Rutherford (rocket engine)
Sea-level Rutherford engine
|Country of origin||United States|
|Application||First- and second-stage engine|
|Propellant||LOX / RP-1|
|Cycle||Electric pump-fed engine|
|Pumps||2 electric pumps|
|Thrust (vac.)||5,400 lbf (24 kN)|
|Thrust (SL)||5,400 lbf (24 kN)|
|Isp (vac.)||First stage: 311 s (3.05 km/s)|
Upper stage: 343 s (3.36 km/s)
Rutherford is a liquid-propellant rocket engine designed by American-New Zealand aerospace company Rocket Lab and manufactured in California. It uses LOX and RP-1 as its propellants and is the first flight-ready engine to use the electric-pump feed cycle. It is used on the company's own rocket, Electron. The rocket uses a similar engine arrangement to the Falcon 9; a two-stage rocket using a cluster of nine identical engines on the first stage, and one vacuum-optimized version with a longer nozzle on the second stage. The sea-level version produces 24 kN (5,400 lbf) of thrust and has a specific impulse of 311 s (3.05 km/s), while the vacuum optimized-version produces 24 kN (5,400 lbf) of thrust and has a specific impulse of 343 s (3.36 km/s).
Rutherford, named after renowned British-based, New Zealander scientist Ernest Rutherford, is a small liquid-propellant rocket engine designed to be simple and cheap to produce. It is used as both a first-stage and a second-stage engine, which simplifies logistics and improves economies of scale. To reduce its cost, it uses the electric-pump feed cycle, being the first flight-ready engine of such type. It is fabricated largely by 3D printing, using a method called electron-beam melting. Its combustion chamber, injectors, pumps, and main propellant valves are all 3D-printed.
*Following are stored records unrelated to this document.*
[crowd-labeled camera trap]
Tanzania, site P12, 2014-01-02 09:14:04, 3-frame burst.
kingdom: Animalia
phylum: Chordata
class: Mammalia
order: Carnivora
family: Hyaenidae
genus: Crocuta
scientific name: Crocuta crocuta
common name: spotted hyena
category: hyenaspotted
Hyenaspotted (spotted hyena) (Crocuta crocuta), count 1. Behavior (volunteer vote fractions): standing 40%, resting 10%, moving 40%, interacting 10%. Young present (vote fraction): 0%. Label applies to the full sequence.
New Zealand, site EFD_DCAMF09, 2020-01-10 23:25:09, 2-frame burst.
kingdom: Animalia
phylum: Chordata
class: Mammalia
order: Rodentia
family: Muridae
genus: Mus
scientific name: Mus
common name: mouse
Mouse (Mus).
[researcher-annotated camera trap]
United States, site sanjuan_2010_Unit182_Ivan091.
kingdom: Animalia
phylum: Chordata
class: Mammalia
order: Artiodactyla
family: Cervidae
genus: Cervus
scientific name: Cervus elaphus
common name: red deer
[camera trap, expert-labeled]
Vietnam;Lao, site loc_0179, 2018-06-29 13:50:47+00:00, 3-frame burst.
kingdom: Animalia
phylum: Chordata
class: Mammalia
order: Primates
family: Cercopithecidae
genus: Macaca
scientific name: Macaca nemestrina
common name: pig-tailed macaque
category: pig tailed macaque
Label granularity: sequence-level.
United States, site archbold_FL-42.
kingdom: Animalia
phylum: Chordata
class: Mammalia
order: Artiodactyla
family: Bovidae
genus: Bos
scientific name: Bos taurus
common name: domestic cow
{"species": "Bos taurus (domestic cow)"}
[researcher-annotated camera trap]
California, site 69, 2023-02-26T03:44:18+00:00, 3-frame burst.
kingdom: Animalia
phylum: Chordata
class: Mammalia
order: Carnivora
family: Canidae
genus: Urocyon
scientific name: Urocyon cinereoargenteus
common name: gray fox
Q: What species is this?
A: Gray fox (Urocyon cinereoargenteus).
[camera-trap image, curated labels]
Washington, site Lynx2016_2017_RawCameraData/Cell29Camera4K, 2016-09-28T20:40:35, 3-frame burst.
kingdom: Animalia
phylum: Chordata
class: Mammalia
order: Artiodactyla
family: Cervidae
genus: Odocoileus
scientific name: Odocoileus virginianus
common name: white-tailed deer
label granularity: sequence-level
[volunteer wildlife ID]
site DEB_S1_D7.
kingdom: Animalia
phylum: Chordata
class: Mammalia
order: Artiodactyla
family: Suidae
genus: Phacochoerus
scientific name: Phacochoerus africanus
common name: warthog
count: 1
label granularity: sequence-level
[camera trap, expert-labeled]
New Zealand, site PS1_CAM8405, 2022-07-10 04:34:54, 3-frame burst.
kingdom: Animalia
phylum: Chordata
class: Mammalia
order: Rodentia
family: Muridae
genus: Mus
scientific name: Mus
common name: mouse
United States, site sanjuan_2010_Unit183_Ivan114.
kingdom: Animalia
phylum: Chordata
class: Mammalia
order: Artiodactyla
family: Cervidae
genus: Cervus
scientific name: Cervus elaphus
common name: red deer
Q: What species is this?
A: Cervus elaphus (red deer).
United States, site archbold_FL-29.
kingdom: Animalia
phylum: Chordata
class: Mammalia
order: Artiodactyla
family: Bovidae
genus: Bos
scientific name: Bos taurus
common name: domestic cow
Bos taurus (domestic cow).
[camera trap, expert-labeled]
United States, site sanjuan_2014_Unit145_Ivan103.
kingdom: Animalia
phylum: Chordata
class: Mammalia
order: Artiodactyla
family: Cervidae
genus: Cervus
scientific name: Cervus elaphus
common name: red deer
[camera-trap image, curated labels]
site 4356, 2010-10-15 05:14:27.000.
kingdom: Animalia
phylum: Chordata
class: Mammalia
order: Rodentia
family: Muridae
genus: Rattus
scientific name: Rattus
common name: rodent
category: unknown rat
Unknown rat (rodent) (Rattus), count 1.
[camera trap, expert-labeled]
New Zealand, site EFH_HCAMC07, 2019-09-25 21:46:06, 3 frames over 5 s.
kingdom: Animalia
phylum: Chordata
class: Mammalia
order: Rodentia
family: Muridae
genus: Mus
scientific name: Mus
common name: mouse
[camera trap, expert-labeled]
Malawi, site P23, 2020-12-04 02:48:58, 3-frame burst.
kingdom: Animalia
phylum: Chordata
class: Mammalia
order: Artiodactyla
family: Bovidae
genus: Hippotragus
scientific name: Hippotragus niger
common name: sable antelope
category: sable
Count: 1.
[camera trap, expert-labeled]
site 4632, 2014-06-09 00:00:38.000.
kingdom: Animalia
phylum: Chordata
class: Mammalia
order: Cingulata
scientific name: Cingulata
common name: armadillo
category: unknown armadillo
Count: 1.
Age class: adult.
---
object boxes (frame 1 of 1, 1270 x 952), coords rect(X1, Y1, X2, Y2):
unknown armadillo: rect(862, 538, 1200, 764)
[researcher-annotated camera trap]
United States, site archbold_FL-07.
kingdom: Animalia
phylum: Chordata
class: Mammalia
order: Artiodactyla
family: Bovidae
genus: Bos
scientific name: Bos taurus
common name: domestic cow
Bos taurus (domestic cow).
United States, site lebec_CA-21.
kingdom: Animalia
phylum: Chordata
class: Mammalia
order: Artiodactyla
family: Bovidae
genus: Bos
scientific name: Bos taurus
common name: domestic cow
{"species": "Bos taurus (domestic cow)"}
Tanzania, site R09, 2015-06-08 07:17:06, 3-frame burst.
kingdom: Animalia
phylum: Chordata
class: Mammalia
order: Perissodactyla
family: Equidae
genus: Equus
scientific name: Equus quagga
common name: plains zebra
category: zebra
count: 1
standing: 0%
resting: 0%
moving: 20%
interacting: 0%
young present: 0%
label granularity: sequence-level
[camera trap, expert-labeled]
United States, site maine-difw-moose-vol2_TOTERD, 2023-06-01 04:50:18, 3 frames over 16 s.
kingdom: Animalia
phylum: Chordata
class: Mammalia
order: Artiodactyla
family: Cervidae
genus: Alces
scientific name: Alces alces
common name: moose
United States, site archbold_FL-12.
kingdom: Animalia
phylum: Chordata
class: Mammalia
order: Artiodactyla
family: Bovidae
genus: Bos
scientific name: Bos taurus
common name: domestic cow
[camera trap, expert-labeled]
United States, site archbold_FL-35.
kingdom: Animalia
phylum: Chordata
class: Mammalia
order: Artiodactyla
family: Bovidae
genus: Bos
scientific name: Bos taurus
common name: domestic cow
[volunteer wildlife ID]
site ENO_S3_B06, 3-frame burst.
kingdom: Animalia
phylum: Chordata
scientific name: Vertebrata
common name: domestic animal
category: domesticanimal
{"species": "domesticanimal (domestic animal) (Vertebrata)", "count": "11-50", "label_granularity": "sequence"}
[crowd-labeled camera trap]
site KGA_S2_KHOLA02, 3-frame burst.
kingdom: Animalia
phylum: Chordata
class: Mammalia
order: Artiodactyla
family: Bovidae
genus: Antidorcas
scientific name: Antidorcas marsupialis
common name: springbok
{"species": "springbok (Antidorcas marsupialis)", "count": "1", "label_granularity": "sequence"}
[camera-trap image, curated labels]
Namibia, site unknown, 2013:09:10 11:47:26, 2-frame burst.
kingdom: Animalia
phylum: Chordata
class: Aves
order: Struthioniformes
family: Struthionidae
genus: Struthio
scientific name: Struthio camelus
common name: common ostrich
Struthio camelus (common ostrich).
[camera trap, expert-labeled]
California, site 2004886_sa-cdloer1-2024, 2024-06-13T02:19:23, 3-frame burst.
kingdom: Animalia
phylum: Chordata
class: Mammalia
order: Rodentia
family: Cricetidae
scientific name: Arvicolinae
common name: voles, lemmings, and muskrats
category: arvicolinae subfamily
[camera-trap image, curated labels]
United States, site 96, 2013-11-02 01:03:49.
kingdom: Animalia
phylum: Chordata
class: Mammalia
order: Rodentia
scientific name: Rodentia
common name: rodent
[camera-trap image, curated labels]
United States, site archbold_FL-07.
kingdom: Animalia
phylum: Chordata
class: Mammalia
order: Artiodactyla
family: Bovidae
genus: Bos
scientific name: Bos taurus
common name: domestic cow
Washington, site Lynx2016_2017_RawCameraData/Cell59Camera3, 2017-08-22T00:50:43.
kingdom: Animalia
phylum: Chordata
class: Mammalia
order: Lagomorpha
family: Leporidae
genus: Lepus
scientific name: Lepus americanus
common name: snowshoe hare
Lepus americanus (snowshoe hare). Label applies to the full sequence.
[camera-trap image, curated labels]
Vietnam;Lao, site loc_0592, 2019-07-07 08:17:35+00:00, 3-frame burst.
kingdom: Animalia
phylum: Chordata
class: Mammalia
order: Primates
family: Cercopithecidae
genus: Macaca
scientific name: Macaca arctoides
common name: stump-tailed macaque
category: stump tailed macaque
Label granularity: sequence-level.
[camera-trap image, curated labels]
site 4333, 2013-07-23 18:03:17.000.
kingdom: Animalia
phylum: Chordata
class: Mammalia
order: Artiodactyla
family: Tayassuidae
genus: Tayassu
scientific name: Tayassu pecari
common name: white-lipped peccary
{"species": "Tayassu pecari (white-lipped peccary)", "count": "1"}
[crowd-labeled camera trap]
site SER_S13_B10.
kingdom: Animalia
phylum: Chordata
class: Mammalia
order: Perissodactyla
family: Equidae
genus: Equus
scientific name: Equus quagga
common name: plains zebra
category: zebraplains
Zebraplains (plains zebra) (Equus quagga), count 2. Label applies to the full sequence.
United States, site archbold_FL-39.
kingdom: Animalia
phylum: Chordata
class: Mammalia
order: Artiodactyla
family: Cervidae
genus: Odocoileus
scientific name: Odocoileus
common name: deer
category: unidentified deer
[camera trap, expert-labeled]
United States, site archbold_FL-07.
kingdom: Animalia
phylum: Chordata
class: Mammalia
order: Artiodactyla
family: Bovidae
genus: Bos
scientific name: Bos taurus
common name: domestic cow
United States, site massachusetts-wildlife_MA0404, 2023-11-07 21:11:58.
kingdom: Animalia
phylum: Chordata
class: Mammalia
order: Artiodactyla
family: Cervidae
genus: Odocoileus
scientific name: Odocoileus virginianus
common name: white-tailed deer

As with all pump-fed engines, the Rutherford uses a rotodynamic pump to increase the pressure from the tanks to that needed by the combustion chamber. The use of a pump avoids the need for heavy tanks capable of holding high pressures and the high amounts of inert gas needed to keep the tanks pressurized during flight.
The pumps (one for the fuel and one for the oxidizer) in electric-pump feed engines are driven by an electric motor. The Rutherford engine uses dual brushless DC electric motors and a lithium polymer battery. It is claimed that this improves efficiency from the 50% of a typical gas-generator cycle to 95%. However, the battery pack increases the weight of the complete engine and presents an energy conversion issue.
Each engine has two small motors that generate 50 hp (37 kW) while spinning at 40 000 rpm. The first-stage battery, which has to power the pumps of nine engines simultaneously, can provide over 1 MW of electric power.
The engine is regeneratively cooled, meaning that before injection some of the cold RP-1 is passed through cooling channels embedded in the combustion chamber and nozzle structure, transferring heat away from them, before finally being injected into the combustion chamber.